Monday, July 10, 2006

New Talk in New Delhi: No Sex, No Condom

By Mayank 'Austen'

Delhi's smart school-going kids can win the country's battle against AIDS



The Children were Smart and Knowledgeable in Sex Awareness

THE OTHER day we went to the Shri Ram Center for Performing Arts at Safdar Hashmi Road near Connaught Place. The hall was brimming with school children and we were fortunate to find two vacant seats out of a total of 403. Kenny G was playing his saxophone in the auditorium while everyone waited for the Mr. Minister to arrive and the live quiz show to begin.

Organized by the Indian Government, the programme took place under the initiative YUVA (Youth Unite for Victory on AIDS). YUVA is also a Hindi word meaning 'youth.' The event's purpose was to test the knowledge of India's young generation about sexual health and HIV/AIDS. This South Asian giant has over five million people infected with AIDS - second highest rate in world.

We employed the interval by flipping through the catalogues placed on each seat. It was dreary to glance through statistics and facts regarding the AIDS scare in India, but it raised our self-opinion — how noble it was for us to come and sacrifice our time to sit through such a boring and worthy cause. The programme schedule indicated that the quiz, which would follow the Minister's speech, would be hosted by Mr. Siddhartha Basu, the celebrity quiz master, the producer of South Asia's biggest TV game show - Kaun Bangea Crorepati - the Indian adaptation of Who Wants to be a Millionaire.

* _Tasks and exercises_
1. List every person the YUVA quiz article mentions by name.
2. According to the YUVA quiz article, what does the name YUVA stand for?
3. Reproduce the stretch of the YUVA quiz article from "THE OTHER day" through "show to begin.".

* _The data_

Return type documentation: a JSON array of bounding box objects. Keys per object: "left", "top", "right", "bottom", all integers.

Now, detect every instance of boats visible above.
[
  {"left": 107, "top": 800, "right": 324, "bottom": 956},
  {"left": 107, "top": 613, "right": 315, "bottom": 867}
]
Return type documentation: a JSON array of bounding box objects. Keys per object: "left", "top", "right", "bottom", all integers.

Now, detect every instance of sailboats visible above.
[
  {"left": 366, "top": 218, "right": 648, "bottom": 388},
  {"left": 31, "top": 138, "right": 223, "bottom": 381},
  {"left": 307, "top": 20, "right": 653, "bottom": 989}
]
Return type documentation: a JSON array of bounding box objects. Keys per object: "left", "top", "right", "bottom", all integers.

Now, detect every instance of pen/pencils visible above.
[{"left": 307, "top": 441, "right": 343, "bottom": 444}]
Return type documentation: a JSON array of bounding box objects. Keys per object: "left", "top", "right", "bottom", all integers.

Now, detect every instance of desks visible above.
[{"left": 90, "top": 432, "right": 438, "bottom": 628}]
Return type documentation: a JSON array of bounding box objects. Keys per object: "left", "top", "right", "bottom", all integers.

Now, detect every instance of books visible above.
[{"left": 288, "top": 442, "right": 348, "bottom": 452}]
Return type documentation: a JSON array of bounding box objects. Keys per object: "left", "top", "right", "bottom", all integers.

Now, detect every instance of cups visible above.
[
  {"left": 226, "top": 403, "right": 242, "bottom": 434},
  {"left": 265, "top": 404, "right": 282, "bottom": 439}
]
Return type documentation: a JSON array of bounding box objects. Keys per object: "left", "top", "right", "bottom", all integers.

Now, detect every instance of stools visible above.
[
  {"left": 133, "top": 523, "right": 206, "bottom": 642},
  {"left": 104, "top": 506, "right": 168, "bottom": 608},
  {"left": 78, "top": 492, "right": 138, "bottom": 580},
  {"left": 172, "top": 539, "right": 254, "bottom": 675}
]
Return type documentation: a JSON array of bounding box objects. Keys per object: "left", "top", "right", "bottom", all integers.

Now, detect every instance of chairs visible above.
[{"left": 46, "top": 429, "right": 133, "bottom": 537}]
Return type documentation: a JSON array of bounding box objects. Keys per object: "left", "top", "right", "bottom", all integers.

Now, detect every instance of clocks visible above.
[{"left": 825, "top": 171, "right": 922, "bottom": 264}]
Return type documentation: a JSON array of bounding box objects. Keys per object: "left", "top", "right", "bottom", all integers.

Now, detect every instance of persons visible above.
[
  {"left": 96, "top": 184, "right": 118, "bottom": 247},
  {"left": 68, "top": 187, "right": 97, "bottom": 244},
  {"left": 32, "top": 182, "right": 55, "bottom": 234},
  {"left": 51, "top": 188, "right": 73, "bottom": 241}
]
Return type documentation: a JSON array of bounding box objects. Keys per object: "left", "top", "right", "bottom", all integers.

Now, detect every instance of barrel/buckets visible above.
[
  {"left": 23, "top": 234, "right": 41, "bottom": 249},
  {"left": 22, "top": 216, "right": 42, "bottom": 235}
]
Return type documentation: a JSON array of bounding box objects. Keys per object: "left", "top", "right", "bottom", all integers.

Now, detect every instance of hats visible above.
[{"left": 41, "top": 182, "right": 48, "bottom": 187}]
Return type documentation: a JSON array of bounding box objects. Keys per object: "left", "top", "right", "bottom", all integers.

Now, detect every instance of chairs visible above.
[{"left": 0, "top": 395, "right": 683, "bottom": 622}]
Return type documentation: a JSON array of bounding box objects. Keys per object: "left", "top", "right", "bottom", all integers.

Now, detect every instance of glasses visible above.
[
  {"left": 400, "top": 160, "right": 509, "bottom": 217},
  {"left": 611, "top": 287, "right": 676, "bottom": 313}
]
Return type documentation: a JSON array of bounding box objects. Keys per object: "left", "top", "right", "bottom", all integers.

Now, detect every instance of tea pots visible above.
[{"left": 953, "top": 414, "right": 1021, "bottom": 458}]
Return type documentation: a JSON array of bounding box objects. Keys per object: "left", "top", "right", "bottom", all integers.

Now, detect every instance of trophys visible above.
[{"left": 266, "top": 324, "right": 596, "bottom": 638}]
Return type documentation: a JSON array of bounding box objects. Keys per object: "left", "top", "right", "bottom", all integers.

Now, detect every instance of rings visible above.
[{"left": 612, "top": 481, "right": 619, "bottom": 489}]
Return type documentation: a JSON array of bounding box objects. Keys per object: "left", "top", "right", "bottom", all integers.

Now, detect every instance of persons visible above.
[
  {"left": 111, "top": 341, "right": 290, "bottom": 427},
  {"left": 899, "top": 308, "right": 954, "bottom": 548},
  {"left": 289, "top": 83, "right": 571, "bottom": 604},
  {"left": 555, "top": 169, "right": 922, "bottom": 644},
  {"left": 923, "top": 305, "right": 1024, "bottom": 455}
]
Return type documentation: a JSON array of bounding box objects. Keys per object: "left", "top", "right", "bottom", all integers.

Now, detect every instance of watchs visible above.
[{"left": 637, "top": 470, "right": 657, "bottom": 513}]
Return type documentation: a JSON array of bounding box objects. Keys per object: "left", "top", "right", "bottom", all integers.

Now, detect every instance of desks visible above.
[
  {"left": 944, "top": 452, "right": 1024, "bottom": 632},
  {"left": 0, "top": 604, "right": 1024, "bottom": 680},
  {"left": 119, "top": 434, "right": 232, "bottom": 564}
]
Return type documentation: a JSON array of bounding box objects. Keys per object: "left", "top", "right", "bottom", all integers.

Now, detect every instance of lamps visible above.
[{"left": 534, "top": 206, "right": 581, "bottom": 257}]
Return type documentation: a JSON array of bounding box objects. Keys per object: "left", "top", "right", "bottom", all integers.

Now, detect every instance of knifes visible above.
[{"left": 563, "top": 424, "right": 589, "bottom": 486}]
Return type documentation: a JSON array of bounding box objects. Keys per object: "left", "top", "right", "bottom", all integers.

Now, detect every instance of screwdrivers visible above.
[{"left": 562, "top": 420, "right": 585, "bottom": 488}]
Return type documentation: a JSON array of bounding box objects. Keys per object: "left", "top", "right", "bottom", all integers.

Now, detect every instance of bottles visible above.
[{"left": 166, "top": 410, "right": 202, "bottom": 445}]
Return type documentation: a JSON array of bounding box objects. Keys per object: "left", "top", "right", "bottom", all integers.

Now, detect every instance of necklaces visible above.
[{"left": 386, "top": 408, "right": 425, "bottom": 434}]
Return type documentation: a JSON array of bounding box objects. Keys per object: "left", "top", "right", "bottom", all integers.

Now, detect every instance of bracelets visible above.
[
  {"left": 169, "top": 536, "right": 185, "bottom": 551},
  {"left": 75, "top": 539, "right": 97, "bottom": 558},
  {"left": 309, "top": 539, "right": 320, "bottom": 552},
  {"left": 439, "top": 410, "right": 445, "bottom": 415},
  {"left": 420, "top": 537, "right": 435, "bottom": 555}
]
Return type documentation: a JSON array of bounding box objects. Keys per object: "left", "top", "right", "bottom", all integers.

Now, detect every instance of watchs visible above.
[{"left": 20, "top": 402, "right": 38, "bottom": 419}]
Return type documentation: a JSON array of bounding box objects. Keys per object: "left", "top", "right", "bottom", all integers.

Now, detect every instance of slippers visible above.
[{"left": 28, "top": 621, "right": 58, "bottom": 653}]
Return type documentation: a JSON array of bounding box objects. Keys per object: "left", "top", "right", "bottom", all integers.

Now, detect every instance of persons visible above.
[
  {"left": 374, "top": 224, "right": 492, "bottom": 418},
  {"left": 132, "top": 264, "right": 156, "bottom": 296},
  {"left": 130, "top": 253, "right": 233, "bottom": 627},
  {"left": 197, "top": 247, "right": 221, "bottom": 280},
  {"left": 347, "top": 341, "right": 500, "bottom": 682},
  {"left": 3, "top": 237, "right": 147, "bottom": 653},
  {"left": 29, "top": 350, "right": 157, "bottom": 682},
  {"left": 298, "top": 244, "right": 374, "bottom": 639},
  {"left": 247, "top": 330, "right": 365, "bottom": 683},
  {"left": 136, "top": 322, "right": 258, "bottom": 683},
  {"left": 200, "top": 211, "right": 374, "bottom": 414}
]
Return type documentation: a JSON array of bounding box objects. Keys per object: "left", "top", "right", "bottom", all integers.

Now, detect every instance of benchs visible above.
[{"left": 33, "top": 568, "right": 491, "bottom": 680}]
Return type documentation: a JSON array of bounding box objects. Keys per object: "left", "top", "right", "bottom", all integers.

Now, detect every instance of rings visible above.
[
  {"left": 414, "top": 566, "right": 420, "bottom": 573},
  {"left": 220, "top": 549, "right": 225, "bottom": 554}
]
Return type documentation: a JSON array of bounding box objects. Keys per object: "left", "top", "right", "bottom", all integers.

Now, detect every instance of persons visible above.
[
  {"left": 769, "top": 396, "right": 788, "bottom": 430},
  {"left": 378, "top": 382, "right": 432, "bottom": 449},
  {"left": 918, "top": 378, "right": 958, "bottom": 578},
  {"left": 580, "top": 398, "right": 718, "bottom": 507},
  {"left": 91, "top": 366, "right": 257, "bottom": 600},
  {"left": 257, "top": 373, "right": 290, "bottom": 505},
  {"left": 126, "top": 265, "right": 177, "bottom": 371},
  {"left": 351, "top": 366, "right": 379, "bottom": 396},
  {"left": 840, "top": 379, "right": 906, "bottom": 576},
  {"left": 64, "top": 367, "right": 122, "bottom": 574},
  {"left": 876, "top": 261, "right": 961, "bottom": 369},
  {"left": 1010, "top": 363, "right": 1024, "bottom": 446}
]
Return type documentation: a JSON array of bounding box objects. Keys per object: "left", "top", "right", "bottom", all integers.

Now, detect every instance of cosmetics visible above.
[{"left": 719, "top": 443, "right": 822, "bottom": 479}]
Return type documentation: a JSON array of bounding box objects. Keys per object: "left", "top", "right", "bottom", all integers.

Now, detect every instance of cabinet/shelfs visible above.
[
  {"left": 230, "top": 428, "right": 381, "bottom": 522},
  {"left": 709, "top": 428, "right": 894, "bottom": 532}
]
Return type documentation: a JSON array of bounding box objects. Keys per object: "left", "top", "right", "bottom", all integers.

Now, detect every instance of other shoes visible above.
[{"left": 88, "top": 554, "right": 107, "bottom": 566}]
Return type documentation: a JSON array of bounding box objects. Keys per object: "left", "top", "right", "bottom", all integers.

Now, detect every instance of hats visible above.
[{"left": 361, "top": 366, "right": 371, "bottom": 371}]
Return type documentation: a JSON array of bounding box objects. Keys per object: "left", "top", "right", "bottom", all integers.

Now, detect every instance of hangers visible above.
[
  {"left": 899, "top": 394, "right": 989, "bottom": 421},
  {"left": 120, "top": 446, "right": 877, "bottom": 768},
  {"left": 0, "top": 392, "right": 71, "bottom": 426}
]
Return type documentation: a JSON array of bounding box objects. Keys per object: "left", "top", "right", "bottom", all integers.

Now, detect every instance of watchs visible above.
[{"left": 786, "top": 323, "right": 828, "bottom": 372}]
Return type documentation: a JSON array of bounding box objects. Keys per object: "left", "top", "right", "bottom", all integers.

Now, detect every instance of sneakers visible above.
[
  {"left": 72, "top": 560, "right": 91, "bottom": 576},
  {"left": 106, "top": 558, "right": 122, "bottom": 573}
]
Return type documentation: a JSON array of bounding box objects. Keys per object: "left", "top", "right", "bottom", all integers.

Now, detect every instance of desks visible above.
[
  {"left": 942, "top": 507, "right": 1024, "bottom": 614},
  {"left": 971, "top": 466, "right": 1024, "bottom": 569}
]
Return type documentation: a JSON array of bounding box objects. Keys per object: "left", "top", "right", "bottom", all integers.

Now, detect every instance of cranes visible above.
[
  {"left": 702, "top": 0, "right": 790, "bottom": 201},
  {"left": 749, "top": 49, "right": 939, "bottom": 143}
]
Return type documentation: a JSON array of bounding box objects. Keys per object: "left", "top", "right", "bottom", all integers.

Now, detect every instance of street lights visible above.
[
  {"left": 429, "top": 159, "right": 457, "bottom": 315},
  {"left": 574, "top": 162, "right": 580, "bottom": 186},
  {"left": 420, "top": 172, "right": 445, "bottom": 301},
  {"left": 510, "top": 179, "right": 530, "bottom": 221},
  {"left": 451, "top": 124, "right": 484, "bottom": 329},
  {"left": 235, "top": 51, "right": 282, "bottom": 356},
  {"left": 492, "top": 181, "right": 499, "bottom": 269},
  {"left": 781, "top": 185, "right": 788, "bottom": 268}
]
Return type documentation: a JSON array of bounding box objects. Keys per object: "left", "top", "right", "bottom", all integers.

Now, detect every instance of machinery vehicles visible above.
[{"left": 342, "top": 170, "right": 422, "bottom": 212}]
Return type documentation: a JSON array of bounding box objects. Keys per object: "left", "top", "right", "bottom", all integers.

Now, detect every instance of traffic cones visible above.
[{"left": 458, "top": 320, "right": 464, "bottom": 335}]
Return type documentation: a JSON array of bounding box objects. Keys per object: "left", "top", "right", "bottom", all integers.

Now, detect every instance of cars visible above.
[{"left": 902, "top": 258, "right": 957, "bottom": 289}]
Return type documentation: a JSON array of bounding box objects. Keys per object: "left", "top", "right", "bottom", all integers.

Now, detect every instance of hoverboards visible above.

* _Solutions by task_
1. Mayank 'Austen', Kenny G, Siddhartha Basu

2. Youth Unite for Victory on AIDS

3.
THE OTHER day we went to the Shri Ram Center for Performing Arts at Safdar Hashmi Road near Connaught Place. The hall was brimming with school children and we were fortunate to find two vacant seats out of a total of 403. Kenny G was playing his saxophone in the auditorium while everyone waited for the Mr. Minister to arrive and the live quiz show to begin.